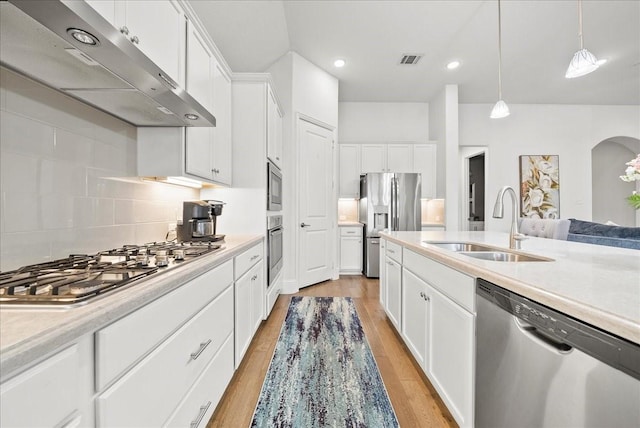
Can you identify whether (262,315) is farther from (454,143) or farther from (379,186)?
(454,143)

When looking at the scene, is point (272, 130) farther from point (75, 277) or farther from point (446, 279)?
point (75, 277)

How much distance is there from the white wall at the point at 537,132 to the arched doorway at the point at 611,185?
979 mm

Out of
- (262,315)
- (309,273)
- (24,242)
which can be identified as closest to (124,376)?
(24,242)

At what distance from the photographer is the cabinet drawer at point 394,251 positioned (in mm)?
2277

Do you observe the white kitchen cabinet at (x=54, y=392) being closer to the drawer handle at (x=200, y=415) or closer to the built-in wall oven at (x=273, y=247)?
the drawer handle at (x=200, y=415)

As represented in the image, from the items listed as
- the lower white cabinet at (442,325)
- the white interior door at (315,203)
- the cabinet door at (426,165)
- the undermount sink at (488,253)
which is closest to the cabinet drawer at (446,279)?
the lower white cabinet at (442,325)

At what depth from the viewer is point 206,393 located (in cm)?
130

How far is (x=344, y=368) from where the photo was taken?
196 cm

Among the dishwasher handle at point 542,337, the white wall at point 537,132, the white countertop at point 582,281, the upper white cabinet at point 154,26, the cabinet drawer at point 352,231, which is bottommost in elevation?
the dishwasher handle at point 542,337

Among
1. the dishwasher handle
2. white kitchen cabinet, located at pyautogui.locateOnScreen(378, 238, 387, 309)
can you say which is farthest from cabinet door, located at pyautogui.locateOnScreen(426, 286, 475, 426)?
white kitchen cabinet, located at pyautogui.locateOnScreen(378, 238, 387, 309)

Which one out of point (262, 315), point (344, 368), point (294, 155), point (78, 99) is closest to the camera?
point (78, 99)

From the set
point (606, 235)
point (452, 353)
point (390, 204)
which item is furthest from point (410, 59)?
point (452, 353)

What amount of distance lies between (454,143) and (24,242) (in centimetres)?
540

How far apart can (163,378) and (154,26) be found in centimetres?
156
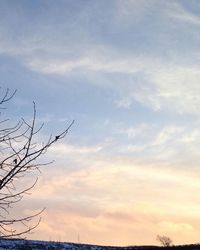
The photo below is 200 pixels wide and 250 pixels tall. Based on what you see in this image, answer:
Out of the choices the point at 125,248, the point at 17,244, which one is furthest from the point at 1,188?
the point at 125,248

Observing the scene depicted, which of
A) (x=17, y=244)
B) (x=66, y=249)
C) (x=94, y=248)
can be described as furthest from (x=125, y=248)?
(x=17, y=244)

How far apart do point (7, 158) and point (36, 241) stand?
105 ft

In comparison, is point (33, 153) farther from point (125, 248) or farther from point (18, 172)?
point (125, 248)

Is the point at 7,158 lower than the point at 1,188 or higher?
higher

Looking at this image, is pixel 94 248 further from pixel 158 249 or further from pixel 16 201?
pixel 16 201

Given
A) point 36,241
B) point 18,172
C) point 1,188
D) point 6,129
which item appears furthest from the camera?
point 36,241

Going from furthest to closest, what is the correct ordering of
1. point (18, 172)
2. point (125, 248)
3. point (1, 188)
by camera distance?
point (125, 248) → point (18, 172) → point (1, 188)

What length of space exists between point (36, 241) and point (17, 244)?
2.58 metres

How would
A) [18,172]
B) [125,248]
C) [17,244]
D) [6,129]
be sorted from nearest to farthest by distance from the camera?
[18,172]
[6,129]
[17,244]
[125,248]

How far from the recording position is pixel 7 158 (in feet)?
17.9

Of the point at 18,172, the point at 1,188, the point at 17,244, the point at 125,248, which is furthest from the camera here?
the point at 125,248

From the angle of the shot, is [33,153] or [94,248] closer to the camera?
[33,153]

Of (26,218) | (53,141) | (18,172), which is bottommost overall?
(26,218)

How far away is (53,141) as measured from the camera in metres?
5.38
────────
Aim of the exercise: From the material above, reproduce everything verbatim except the pictures.

Expected output:
Can you identify whether (262,315) is farther from (454,143) or farther from (379,186)?
(454,143)

When looking at the scene, is point (272, 130) farther from point (75, 277) or farther from point (446, 279)?
point (75, 277)

How much distance is there from the white wall at the point at 537,132 to the arched doorway at the point at 611,185?
979 mm

Out of
- (262,315)
- (309,273)
- (24,242)
which can be identified as closest to (124,376)?
(24,242)

At what distance from the photographer is the cabinet drawer at point 394,251 positioned (in mm)?
2277

Do you observe the white kitchen cabinet at (x=54, y=392) being closer to the drawer handle at (x=200, y=415) or closer to the built-in wall oven at (x=273, y=247)?
the drawer handle at (x=200, y=415)

As represented in the image, from the items listed as
- the lower white cabinet at (442,325)
- the white interior door at (315,203)
- the cabinet door at (426,165)
- the undermount sink at (488,253)
which is closest to the cabinet drawer at (446,279)?
the lower white cabinet at (442,325)

At what depth from the viewer is point 206,393 located (in cm)?
130

How far is (x=344, y=368) from where the photo was taken?
196 cm

Among the dishwasher handle at point 542,337, the white wall at point 537,132, the white countertop at point 582,281, the upper white cabinet at point 154,26, the cabinet drawer at point 352,231, which is bottommost in elevation?
the dishwasher handle at point 542,337

Among
1. the dishwasher handle
2. white kitchen cabinet, located at pyautogui.locateOnScreen(378, 238, 387, 309)
can you say which is farthest from cabinet door, located at pyautogui.locateOnScreen(426, 286, 475, 426)?
white kitchen cabinet, located at pyautogui.locateOnScreen(378, 238, 387, 309)

Which one out of point (262, 315), point (344, 368), point (294, 155), point (78, 99) is closest to the camera?
point (78, 99)

From the set
point (606, 235)
point (452, 353)
point (390, 204)
which item is furthest from point (410, 59)?
point (452, 353)

What amount of distance lies between (454,143) and (24,242) (in centimetres)?
540

How far apart can (163,378) and (154,26) be found in centimetres?
156
The photo below is 200 pixels wide and 250 pixels tall. Based on what you see in this image, answer:
Out of the choices the point at 125,248, the point at 17,244, which one is furthest from the point at 1,188?
the point at 125,248

Observing the scene depicted, which of
A) (x=17, y=244)
B) (x=66, y=249)
C) (x=94, y=248)
can be described as furthest from (x=125, y=248)?
(x=17, y=244)

How far apart do point (7, 158) and point (36, 241) stand?
105 ft

In comparison, is point (33, 153) farther from point (125, 248) or farther from point (18, 172)?
point (125, 248)

Is the point at 7,158 lower than the point at 1,188 or higher?
higher

Looking at this image, is pixel 94 248 further from pixel 158 249 or further from pixel 16 201?
pixel 16 201

Given
A) point 36,241
B) point 18,172
C) point 1,188
D) point 6,129
which item appears furthest from the camera?
point 36,241

Going from furthest to closest, what is the correct ordering of
1. point (18, 172)
2. point (125, 248)
3. point (1, 188)
by camera distance?
point (125, 248) → point (18, 172) → point (1, 188)

What length of space exists between point (36, 241) and point (17, 244)?
2.58 metres

How would
A) [18,172]
B) [125,248]
C) [17,244]
D) [6,129]
be sorted from nearest to farthest by distance from the camera?
[18,172]
[6,129]
[17,244]
[125,248]

How far from the recording position is pixel 7 158 (in feet)?
17.9

Of the point at 18,172, the point at 1,188, the point at 17,244, the point at 125,248, which is furthest from the camera here?
the point at 125,248

From the angle of the shot, is [33,153] or [94,248] closer to the camera?
[33,153]

Of (26,218) | (53,141) | (18,172), which is bottommost overall?
(26,218)

How far away is (53,141) as measured from the camera in metres?
5.38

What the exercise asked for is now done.